No se sabe en qué momento empieza a gravitar casi groseramente en el ambiente una melodía violenta y electrónica. Es una ópera punk para todos estos difuntos. La señora del cáncer comprende de un modo recriminado que hace un instante todavía estaba viva, que su cáncer era una forma de estar viva, y que la fanática sensación que percibe ahora mismo en sus vísceras es la muerte, la verdadera muerte, la muerte que no espera un segundo más. La muerte llegó.

Caen como expósitos sorprendidos en el aire de lo extinto, por decirlo así solemnemente, poéticamente.

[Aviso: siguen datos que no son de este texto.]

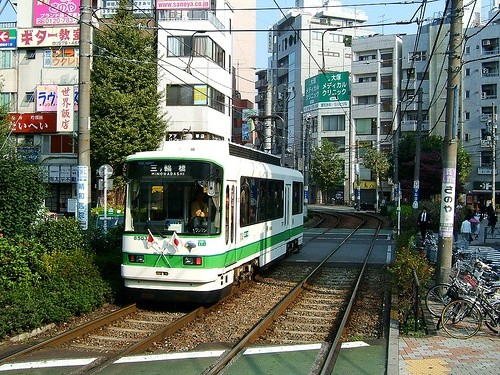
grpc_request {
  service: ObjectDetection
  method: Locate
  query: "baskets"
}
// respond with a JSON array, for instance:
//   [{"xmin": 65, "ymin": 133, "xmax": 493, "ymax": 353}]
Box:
[
  {"xmin": 441, "ymin": 266, "xmax": 451, "ymax": 278},
  {"xmin": 446, "ymin": 285, "xmax": 464, "ymax": 300}
]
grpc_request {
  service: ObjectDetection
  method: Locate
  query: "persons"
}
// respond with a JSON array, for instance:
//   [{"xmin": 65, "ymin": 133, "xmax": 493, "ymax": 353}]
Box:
[
  {"xmin": 489, "ymin": 213, "xmax": 498, "ymax": 235},
  {"xmin": 460, "ymin": 217, "xmax": 471, "ymax": 250},
  {"xmin": 189, "ymin": 193, "xmax": 209, "ymax": 223},
  {"xmin": 464, "ymin": 201, "xmax": 498, "ymax": 240},
  {"xmin": 332, "ymin": 196, "xmax": 386, "ymax": 212},
  {"xmin": 418, "ymin": 208, "xmax": 431, "ymax": 242},
  {"xmin": 453, "ymin": 202, "xmax": 463, "ymax": 241}
]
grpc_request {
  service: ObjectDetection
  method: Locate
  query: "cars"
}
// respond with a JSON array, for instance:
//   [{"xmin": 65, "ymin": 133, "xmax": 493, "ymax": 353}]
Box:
[{"xmin": 354, "ymin": 201, "xmax": 374, "ymax": 211}]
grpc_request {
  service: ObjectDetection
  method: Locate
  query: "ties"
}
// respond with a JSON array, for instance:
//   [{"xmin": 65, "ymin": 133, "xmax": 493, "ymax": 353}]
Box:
[{"xmin": 423, "ymin": 212, "xmax": 425, "ymax": 222}]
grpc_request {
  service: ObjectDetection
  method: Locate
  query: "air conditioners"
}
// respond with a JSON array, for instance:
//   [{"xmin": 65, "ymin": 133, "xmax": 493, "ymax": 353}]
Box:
[{"xmin": 483, "ymin": 40, "xmax": 490, "ymax": 45}]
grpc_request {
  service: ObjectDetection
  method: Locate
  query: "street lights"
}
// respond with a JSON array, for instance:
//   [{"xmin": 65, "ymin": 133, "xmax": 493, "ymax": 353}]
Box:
[{"xmin": 247, "ymin": 114, "xmax": 286, "ymax": 167}]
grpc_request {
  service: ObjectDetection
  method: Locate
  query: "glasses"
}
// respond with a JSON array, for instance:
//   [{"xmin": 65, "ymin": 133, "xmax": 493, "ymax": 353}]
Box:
[{"xmin": 423, "ymin": 208, "xmax": 426, "ymax": 210}]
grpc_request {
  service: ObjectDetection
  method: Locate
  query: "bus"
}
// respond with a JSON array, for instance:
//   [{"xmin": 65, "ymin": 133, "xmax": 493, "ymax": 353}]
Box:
[{"xmin": 121, "ymin": 140, "xmax": 304, "ymax": 308}]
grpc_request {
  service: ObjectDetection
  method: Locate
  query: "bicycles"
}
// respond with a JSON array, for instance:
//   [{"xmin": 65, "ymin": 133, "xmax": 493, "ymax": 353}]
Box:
[
  {"xmin": 485, "ymin": 226, "xmax": 497, "ymax": 239},
  {"xmin": 424, "ymin": 229, "xmax": 500, "ymax": 339}
]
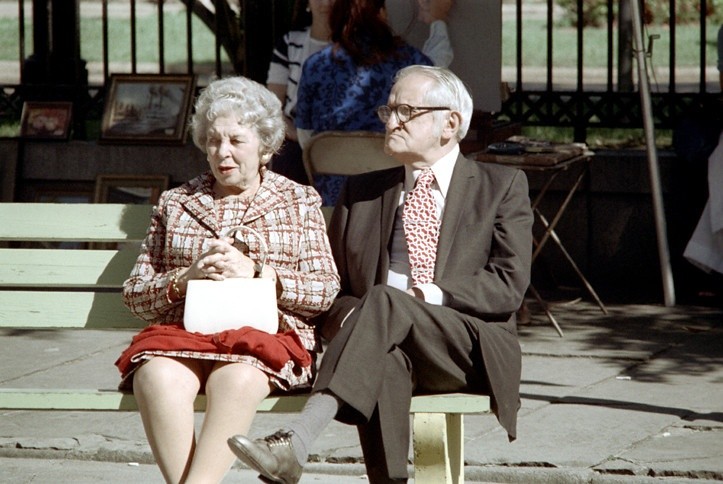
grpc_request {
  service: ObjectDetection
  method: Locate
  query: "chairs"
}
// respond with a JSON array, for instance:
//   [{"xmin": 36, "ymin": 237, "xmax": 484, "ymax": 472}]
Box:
[{"xmin": 303, "ymin": 130, "xmax": 405, "ymax": 231}]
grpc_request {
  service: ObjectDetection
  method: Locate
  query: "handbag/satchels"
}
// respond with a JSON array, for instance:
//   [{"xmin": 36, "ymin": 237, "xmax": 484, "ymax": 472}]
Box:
[{"xmin": 182, "ymin": 227, "xmax": 280, "ymax": 335}]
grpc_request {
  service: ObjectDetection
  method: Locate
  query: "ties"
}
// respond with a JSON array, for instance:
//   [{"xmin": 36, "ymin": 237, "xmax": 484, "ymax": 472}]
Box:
[{"xmin": 402, "ymin": 168, "xmax": 441, "ymax": 285}]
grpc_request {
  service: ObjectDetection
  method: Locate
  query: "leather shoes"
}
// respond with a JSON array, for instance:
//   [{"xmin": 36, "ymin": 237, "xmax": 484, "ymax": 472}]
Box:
[{"xmin": 226, "ymin": 430, "xmax": 303, "ymax": 484}]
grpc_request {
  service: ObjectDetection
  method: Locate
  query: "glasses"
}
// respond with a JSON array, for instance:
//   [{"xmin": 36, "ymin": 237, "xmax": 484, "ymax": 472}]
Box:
[{"xmin": 376, "ymin": 104, "xmax": 451, "ymax": 124}]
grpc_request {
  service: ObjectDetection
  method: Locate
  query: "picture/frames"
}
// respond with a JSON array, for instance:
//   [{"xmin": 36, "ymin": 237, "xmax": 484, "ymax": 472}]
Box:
[
  {"xmin": 88, "ymin": 173, "xmax": 169, "ymax": 250},
  {"xmin": 97, "ymin": 73, "xmax": 198, "ymax": 145},
  {"xmin": 22, "ymin": 191, "xmax": 91, "ymax": 249},
  {"xmin": 20, "ymin": 101, "xmax": 73, "ymax": 143}
]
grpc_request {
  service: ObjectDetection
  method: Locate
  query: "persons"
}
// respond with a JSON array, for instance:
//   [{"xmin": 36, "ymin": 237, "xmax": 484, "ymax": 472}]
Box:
[
  {"xmin": 226, "ymin": 66, "xmax": 534, "ymax": 484},
  {"xmin": 296, "ymin": 0, "xmax": 454, "ymax": 206},
  {"xmin": 115, "ymin": 75, "xmax": 341, "ymax": 484},
  {"xmin": 265, "ymin": 0, "xmax": 338, "ymax": 186}
]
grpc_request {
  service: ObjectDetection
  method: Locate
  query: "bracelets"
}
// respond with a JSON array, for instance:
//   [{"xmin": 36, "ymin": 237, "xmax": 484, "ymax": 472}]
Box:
[{"xmin": 172, "ymin": 270, "xmax": 185, "ymax": 300}]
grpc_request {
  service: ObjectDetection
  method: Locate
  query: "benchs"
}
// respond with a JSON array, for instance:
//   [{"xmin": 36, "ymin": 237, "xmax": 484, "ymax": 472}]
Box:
[{"xmin": 0, "ymin": 203, "xmax": 490, "ymax": 484}]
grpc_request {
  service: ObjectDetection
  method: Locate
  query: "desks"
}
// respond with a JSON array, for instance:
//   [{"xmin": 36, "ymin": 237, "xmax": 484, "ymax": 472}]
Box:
[{"xmin": 465, "ymin": 151, "xmax": 607, "ymax": 338}]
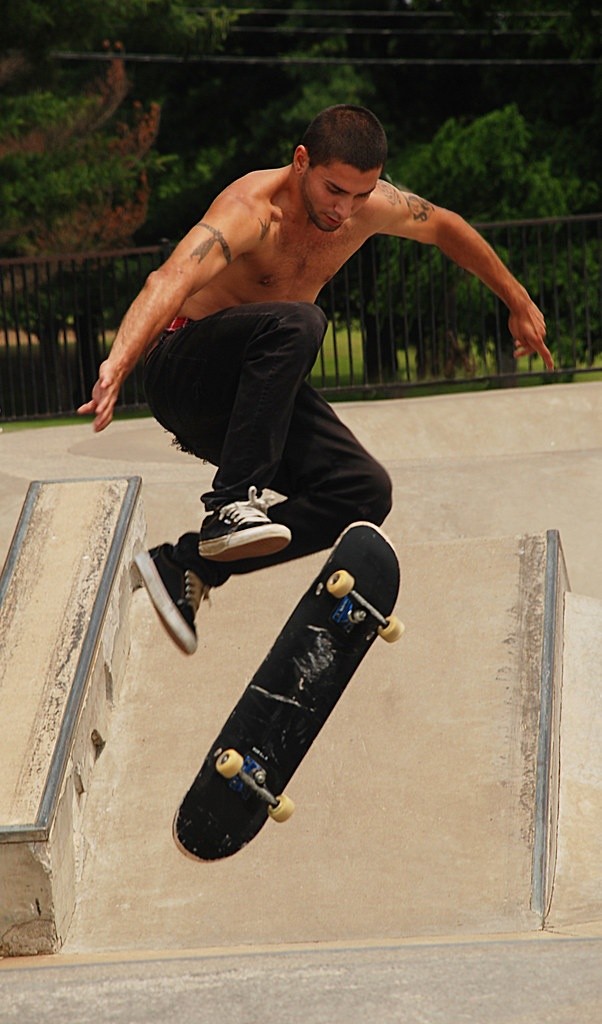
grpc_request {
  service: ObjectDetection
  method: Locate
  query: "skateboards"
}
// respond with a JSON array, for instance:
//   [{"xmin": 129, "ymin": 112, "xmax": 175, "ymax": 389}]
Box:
[{"xmin": 172, "ymin": 520, "xmax": 404, "ymax": 865}]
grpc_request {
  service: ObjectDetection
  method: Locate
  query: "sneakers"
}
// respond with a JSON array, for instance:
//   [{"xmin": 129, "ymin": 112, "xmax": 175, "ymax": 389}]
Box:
[
  {"xmin": 196, "ymin": 484, "xmax": 294, "ymax": 563},
  {"xmin": 134, "ymin": 542, "xmax": 212, "ymax": 656}
]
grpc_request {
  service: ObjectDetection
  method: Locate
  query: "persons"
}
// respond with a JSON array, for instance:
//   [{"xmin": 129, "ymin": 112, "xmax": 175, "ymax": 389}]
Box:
[{"xmin": 75, "ymin": 101, "xmax": 557, "ymax": 654}]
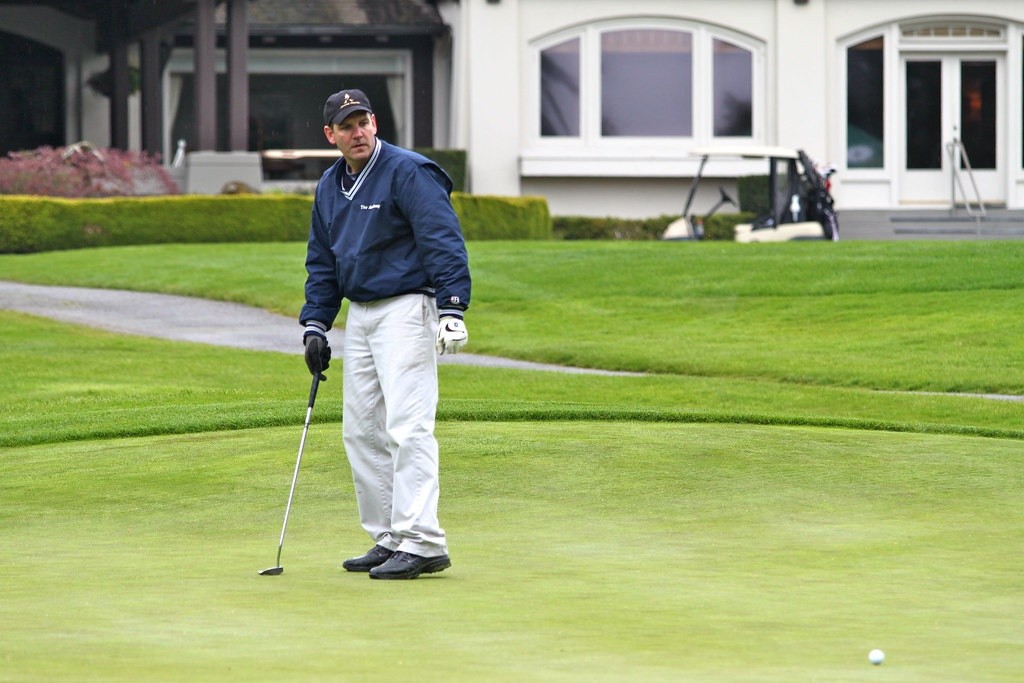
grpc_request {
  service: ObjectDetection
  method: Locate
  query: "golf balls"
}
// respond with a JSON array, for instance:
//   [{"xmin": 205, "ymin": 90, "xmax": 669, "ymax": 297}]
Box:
[{"xmin": 868, "ymin": 648, "xmax": 885, "ymax": 665}]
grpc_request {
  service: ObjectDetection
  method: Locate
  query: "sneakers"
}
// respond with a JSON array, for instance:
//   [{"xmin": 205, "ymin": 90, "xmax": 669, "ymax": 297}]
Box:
[
  {"xmin": 369, "ymin": 550, "xmax": 452, "ymax": 580},
  {"xmin": 342, "ymin": 545, "xmax": 394, "ymax": 572}
]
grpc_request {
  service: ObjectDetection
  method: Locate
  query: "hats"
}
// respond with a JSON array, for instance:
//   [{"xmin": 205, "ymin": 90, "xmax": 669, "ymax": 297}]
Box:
[{"xmin": 324, "ymin": 89, "xmax": 372, "ymax": 125}]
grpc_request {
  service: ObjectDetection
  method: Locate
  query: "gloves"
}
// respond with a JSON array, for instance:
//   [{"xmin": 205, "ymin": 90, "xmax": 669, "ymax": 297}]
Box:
[
  {"xmin": 303, "ymin": 336, "xmax": 332, "ymax": 381},
  {"xmin": 436, "ymin": 315, "xmax": 468, "ymax": 356}
]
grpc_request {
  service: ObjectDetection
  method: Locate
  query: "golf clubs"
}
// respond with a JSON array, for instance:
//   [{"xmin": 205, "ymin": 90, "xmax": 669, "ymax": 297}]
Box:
[{"xmin": 258, "ymin": 340, "xmax": 329, "ymax": 576}]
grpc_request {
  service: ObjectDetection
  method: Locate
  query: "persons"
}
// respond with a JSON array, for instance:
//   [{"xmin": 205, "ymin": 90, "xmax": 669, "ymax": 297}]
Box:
[{"xmin": 298, "ymin": 90, "xmax": 474, "ymax": 580}]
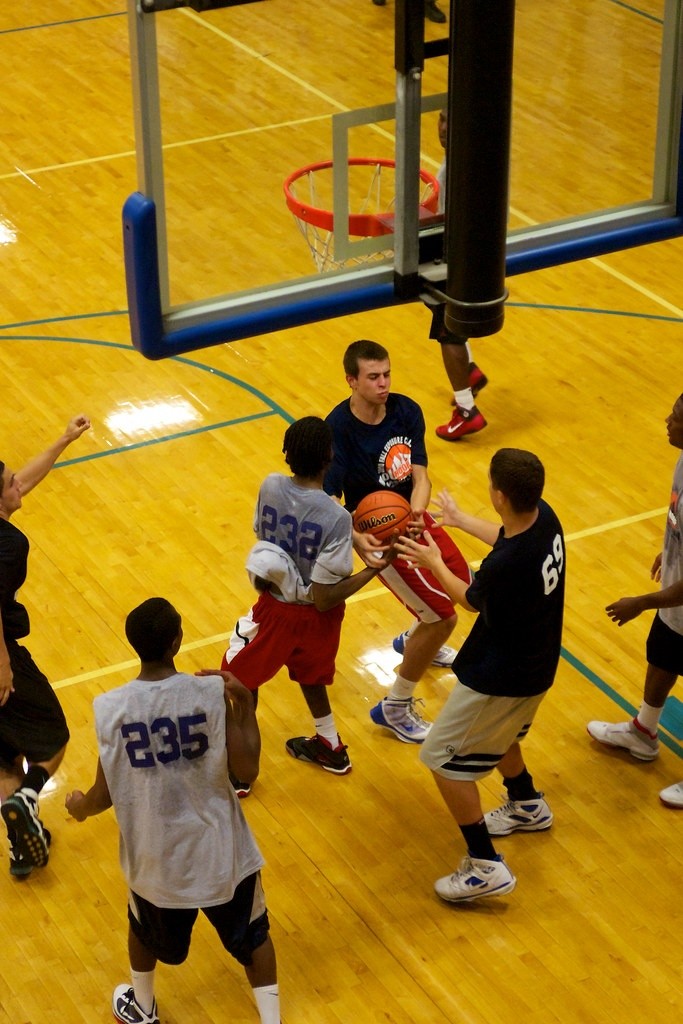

El avión: una fiesta vomitoria, accidentada: y tantos finales disparatados: y todo eso inconfeso, todo eso dentro y gris se vuelve exponencialmente más gris, más radical e interior, más inconfeso y más inmoral: la garganta atrapada: el gesto forzador: la contracción escatológica. No sé bien cómo hospedar tanta confusión en esta última cuartilla, y más cuando veo a la azafata asesina que ríe con mucha gracia, con una risa ocasional y perfecta. Y sin embargo, es obvio que ella se ha envenenado a sí misma, asimismo. Piensa que va a reunirse con su novio muerto, ahora. Quizá ríe cuando mira el cantante de pop de tercer mundo: sus dientes inútiles. El niño atrofiado –hoy es su cumpleaños– es otro que ríe sin complejos. Es perfecto, perfecto. Es tan perfecto que ha llegado la hora: la hora de activar la bomba. Acciona el artefacto, y la cuenta regresiva se apura a su destino. El sidoso vomita todas las hormigas que ha tragado en las últimas horas. La vecina suya está muerta, y sin embargo es curioso, no murió por el veneno, sino de un ataque cardiaco; al parecer el pánico que le provocó el sidoso la dejó muy fija en su asiento. Esas cosas pasan. El aire encapsulado del avión circula cada vez más inútilmente, son tantos los muertos, tantos los pulmones sin narrativa. Miradas fermentadas. Labios oscuros. Los seres humanos son entes extirpables, piensa el escritor. El método, el know how consiste precisamente en no darse cuenta de ello. Para el caso hay que llenar la vida con muchos minutos escapados, con muchas victorias irracionales. A la hora del veneno todos esos minutos habrán de regresar a su centro, en un momento intenso y ontológico. Es lo que me está pasando ahora. Todo tan perfecto –veo la sonrisa maldadosa del niño atrofiado. Poseso, el reloj de la bomba avanza, en su itinerario madurativo y también ineluctable. El reloj de la bomba, enigmático, omnisciente; la agonía: su palpación extraña. La melodía aumenta.

Es cuando empiezo a olvidar las palabras; las palabras se olvidan de mí.


XI

El capitán de vuelo –jactancioso en su serenidad– no sabe nada de esto, y contempla su paraíso azul. Su vida, piensa, ha llegado al momento más alto. El piloto no advierte cuando el avión salta en pedazos –la bomba– y es efectivamente todo todo tan perfecto: un latigazo divino, una explosión láctea y fílmica, un rapto como un sueño.


XII


Y sin embargo, por esas dádivas inquietantes del azar, lograron encontrar la caja negra del vehículo aéreo que estalló ayer en pedazos, en pleno vuelo. Todos quedaron visiblemente perplejos ante la naturaleza del mensaje que había quedado registrado. No fueron pocas las teorías.